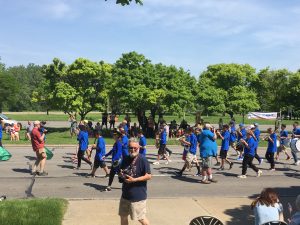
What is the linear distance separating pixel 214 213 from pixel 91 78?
977 inches

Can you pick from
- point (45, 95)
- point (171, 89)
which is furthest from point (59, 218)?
point (45, 95)

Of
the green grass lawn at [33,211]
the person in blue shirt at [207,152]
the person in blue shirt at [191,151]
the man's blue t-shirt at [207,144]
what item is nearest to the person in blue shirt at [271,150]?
the person in blue shirt at [191,151]

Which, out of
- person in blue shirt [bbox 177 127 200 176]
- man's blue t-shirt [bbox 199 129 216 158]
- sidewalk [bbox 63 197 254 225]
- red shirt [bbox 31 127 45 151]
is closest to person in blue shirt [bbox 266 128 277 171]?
person in blue shirt [bbox 177 127 200 176]

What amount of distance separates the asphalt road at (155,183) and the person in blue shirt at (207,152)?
0.31m

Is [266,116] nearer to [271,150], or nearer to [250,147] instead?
[271,150]

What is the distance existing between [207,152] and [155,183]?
67.9 inches

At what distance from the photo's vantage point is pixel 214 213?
894 centimetres

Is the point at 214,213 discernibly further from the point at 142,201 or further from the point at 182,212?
the point at 142,201

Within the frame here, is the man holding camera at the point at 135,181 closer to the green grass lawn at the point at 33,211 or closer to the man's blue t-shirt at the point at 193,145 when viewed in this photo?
the green grass lawn at the point at 33,211

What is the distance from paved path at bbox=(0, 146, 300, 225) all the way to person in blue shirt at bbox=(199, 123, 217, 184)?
1.04 ft

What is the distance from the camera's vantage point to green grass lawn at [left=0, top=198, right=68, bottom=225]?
25.6 ft

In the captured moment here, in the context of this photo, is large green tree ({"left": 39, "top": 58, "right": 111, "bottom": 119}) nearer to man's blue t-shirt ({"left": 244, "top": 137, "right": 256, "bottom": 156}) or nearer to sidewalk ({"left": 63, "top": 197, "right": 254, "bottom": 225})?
man's blue t-shirt ({"left": 244, "top": 137, "right": 256, "bottom": 156})

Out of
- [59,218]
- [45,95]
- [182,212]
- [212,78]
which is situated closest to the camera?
[59,218]

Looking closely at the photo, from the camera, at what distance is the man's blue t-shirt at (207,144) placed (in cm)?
1237
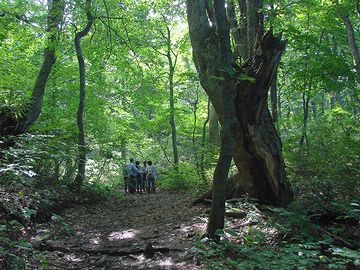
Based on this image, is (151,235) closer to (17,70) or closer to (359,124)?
(359,124)

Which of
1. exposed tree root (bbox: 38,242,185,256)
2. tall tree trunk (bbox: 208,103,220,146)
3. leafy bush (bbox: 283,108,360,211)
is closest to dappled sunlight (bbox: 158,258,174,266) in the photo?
exposed tree root (bbox: 38,242,185,256)

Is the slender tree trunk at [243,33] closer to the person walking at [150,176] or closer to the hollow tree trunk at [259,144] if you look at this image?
the hollow tree trunk at [259,144]

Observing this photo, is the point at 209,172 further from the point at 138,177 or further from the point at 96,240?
the point at 96,240

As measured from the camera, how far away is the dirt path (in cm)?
515

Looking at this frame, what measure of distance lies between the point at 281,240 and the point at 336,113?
32.1 ft

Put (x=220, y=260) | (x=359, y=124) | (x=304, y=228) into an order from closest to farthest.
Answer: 1. (x=220, y=260)
2. (x=304, y=228)
3. (x=359, y=124)

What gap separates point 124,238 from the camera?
6695 millimetres

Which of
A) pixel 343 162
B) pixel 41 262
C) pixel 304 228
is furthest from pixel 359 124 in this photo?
pixel 41 262

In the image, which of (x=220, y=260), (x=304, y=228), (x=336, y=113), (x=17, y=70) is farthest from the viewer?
(x=336, y=113)

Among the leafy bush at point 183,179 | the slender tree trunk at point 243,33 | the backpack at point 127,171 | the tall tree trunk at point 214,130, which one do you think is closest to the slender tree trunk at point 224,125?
the slender tree trunk at point 243,33

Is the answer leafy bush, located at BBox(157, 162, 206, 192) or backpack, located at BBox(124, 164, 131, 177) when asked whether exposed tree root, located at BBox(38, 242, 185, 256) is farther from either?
backpack, located at BBox(124, 164, 131, 177)

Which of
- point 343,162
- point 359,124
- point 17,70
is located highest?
point 17,70

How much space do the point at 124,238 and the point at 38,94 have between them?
5483 millimetres

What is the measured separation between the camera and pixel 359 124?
10.3 meters
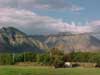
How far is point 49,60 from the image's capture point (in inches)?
2672

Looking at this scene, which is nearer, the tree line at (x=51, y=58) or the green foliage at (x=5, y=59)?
the tree line at (x=51, y=58)

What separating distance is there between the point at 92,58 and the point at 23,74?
140 ft

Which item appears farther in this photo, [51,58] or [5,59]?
[5,59]

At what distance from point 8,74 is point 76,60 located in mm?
43506

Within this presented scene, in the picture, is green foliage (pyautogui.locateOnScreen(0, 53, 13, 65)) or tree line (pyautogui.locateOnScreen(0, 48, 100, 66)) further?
A: green foliage (pyautogui.locateOnScreen(0, 53, 13, 65))

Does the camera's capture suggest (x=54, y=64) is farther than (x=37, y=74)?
Yes

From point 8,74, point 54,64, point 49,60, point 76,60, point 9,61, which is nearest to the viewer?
point 8,74

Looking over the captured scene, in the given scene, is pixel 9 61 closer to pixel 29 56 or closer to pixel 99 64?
pixel 29 56

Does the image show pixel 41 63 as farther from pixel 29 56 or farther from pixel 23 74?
pixel 23 74

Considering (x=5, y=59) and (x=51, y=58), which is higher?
(x=51, y=58)

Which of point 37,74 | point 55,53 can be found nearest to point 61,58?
A: point 55,53

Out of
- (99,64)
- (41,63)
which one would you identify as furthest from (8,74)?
(99,64)

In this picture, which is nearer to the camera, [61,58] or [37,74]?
[37,74]

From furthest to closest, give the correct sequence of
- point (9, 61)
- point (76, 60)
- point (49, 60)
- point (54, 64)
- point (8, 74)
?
point (76, 60)
point (9, 61)
point (49, 60)
point (54, 64)
point (8, 74)
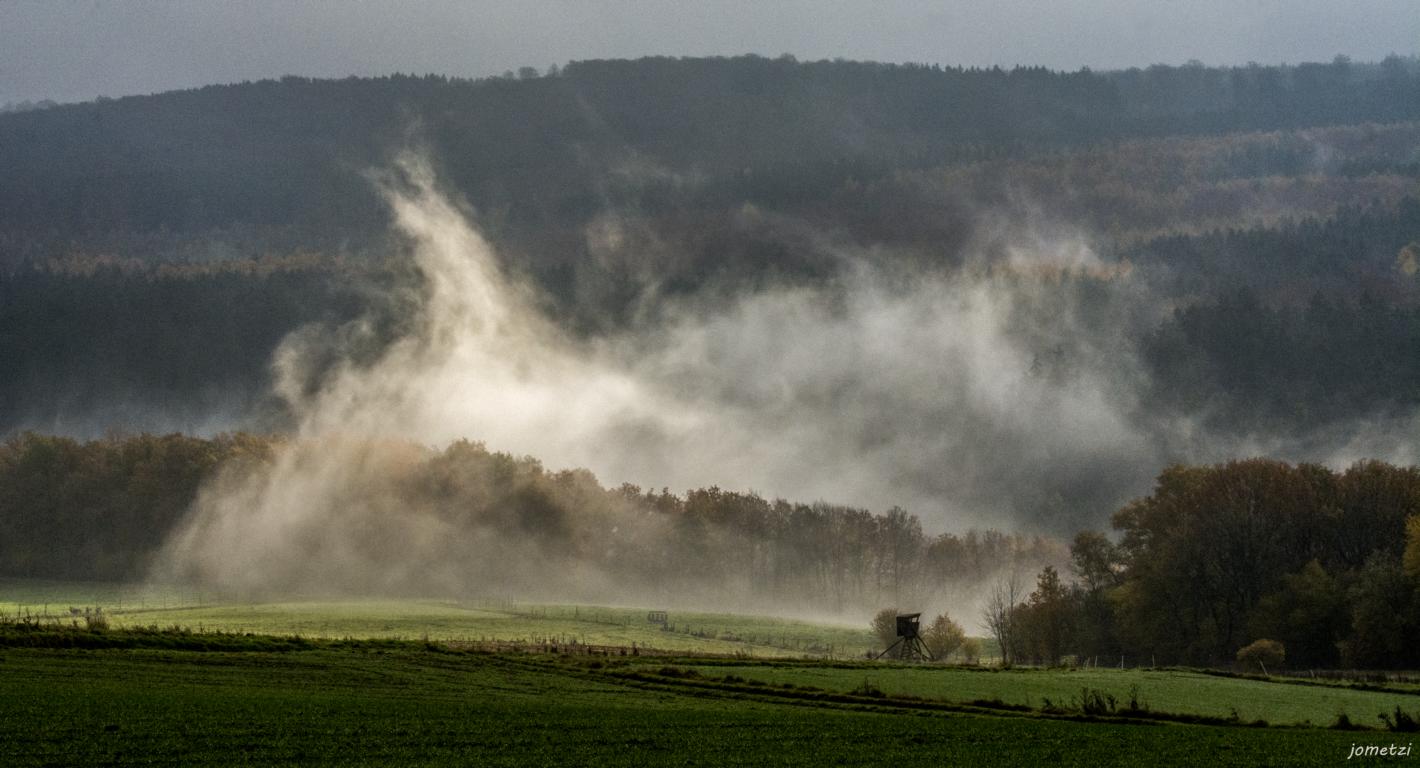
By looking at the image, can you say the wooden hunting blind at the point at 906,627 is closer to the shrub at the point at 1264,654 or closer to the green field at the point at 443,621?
the green field at the point at 443,621

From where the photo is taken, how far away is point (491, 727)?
41312mm

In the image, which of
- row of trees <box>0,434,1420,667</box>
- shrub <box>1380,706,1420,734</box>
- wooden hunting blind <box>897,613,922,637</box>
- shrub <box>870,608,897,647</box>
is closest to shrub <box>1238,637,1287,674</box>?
row of trees <box>0,434,1420,667</box>

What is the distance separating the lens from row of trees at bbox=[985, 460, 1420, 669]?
9756 cm

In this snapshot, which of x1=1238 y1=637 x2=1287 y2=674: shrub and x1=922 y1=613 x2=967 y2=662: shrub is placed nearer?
x1=1238 y1=637 x2=1287 y2=674: shrub

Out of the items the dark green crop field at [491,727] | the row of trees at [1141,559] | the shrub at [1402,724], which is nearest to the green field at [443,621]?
the row of trees at [1141,559]

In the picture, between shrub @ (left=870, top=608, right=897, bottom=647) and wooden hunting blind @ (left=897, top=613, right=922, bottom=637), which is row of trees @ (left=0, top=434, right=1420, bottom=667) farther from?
wooden hunting blind @ (left=897, top=613, right=922, bottom=637)

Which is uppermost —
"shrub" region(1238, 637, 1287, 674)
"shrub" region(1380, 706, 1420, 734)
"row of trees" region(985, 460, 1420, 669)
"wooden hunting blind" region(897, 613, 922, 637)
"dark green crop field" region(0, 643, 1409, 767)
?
"row of trees" region(985, 460, 1420, 669)

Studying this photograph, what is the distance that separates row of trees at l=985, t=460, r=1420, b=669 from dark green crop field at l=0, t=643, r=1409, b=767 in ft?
187

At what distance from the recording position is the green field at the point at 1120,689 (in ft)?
189

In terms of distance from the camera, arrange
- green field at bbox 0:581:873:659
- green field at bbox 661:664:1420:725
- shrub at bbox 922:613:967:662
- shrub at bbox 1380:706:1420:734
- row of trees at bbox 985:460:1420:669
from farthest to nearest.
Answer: shrub at bbox 922:613:967:662 < green field at bbox 0:581:873:659 < row of trees at bbox 985:460:1420:669 < green field at bbox 661:664:1420:725 < shrub at bbox 1380:706:1420:734

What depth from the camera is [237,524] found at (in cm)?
18625

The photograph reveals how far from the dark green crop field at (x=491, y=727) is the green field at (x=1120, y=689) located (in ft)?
20.1

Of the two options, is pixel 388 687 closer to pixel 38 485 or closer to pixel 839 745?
pixel 839 745

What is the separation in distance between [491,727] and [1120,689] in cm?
3914
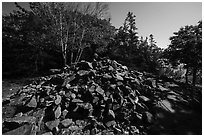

Exercise instructions = Rewrite the records as a JSON list of strings, starting with the line that contains "What amount of" and going on through the line that contains "67.9 inches". Use one string per line and leave out blank lines.

The output =
[
  "What amount of distance separates the asphalt road at (155,183) and the person in blue shirt at (207,152)?",
  "0.31m",
  "Is [266,116] nearer to [271,150], or nearer to [250,147] instead?",
  "[271,150]",
  "What is the distance existing between [207,152] and [155,183]?",
  "67.9 inches"
]